# Creating a recommender system with RNNs

We will observe the history of items that customers have bought from our online store. Our objective is to predict the next item that a customer will buy, given their purchase history.

**Question 1**: Assuming you can predict well what customers are going to buy when visiting our store. What can you do with this information in order to improve the profits of our online store?

With this information, an online store can improve profits in many ways. A few examples are: offer personalized product recommendations to customers, implement dynamic pricing strategies and manage inventory a lot more efficiently. Additionally, in relation with this assignment of predicting what customers will buy next given their history, the product recommendations and dynamic pricing will specifically be focused on what a costumer is predicted to by next. For example, if a cotue=mer bought a pregnancy test, the next logical recoomendation would be baby supplies and then deals on baby supply bundles could be offered.

In [None]:
import pandas as pd
import os
os.environ['TF_CPP_MIN_LOG_LEVEL'] = '3'
import numpy as np
import tensorflow as tf
import matplotlib.pyplot as plt
from tensorflow.keras.layers import Embedding, Conv1D, BatchNormalization, GRU, Dense
from sklearn.model_selection import train_test_split

## 1. The data

Each entry in the dataset corresponds to a combination of customer and item bought. Per customer, items are arranged based on the visits to our online store (e.g., customer 17850 first bought item 0, then item 399, then item 505, etc.)

In [None]:
df = pd.read_csv('https://www.dropbox.com/s/4kicl5okwlmst5i/online_retail.csv?dl=1')
df.head(10)

We will later use zero-padding to get sequences of equal length. Hence, we should avoid items with name "0" and instead shift all items by 1:

In [None]:
df['StockCode'] = df['StockCode'] + 1

In [None]:
number_items = len(df['StockCode'].unique())
number_items

In [None]:
len(df)

We convert the dataframe into a list of sequences, where each customer corresponds to one sequence of items bought.

In [None]:
sequences = []
for customer in df['CustomerID'].unique():
    temp = df[df['CustomerID'] == customer]
    sequences.append(temp['StockCode'].tolist())
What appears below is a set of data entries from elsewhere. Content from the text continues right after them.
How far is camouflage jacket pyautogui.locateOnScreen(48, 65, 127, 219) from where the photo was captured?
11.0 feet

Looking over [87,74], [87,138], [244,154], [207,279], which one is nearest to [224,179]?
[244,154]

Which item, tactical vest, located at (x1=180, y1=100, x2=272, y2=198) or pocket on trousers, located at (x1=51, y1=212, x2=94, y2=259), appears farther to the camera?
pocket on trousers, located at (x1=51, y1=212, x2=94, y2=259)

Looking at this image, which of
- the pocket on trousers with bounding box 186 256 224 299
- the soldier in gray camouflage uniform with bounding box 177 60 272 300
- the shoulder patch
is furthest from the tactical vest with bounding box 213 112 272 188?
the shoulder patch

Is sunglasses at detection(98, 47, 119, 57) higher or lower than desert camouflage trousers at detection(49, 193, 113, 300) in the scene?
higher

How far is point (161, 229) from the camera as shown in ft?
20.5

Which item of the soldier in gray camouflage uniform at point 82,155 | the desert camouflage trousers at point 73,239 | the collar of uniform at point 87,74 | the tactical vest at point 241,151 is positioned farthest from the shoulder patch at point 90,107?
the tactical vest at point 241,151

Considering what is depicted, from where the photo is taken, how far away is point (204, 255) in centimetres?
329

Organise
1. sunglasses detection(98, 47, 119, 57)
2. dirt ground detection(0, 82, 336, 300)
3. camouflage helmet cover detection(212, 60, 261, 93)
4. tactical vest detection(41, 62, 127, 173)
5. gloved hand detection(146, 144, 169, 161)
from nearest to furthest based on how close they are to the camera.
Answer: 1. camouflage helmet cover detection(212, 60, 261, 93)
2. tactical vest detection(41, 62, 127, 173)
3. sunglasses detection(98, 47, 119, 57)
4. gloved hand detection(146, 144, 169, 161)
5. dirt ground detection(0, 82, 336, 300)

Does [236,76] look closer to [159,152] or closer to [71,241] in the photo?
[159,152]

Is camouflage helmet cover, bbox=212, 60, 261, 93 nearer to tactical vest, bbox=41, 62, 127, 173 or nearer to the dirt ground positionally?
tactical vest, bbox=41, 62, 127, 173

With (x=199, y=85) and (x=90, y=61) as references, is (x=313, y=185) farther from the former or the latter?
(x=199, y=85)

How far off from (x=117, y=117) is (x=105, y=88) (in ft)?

Some sequences are much longer than others, so we will only consider sequences of a certain length. In particular, we pick here approximately the 90% quantile to cut off sequences of purchases.

In [None]:
np.quantile([len(seq) for seq in sequences],0.9)

In [None]:
max_length = 160
sequences = [seq[:min(max_length,len(seq))] for seq in sequences]

We also add "padding" to make sequences of equal length (to train our model, each sequence within a mini-batch has to have the same length. Since we don't want to have a lot of work splitting the data into mini-batches, we will just equalize everything). Note that we will need to tell our algorithm later to ignore padded values when it comes to loss-computation.

In [None]:
sequences[10]

In [None]:
sequences = tf.keras.preprocessing.sequence.pad_sequences(sequences, padding="pre")

In [None]:
sequences[10]

In [None]:
len(sequences[10])

Next, we split the data into training, validation, and testing (randomly):

In [None]:
X_train, X_other = train_test_split(sequences,train_size=0.8)
X_valid, X_test = train_test_split(X_other,train_size=0.5)
print(X_train.shape)

Finally, we build our target (y) based on a sequence-to-sequence approach. That is, for each sequence of inputs, we predict a sequence of outputs.

**Question 2**: Below, we construct the variables `y_train`, `y_valid`, and `y_test`. Describe why we build the `y` variables in this way and why we also need to modify `X_train`, `X_valid`, and `X_test`.

To create y_train, y_valid, and y_test, we are simply taking only the last element of the sequence for the corresponding X_train, X_valid, and X_test. This last element is the element will be trying to predict based on the previous sequence. For X_train, X_valid, and X_test, we need to remove the last element as it is the one we are trying to predict and should not be part of the input sequence.

In [None]:
y_train = X_train[:,1:]
y_valid = X_valid[:,1:]
y_test = X_test[:,1:]

X_train = X_train[:,:-1]
X_valid = X_valid[:,:-1]
X_test = X_test[:,:-1]

Check your sequence lengths:

In [None]:
print(X_train.shape)
print(y_train.shape)

## 2. Building a model

We now build a model that takes as input a sequence of orders by one customer and outputs the predictions for the next time step. Instead of directly using our sequences as inputs to a recurrent layer, we will use an `Embedding` layer.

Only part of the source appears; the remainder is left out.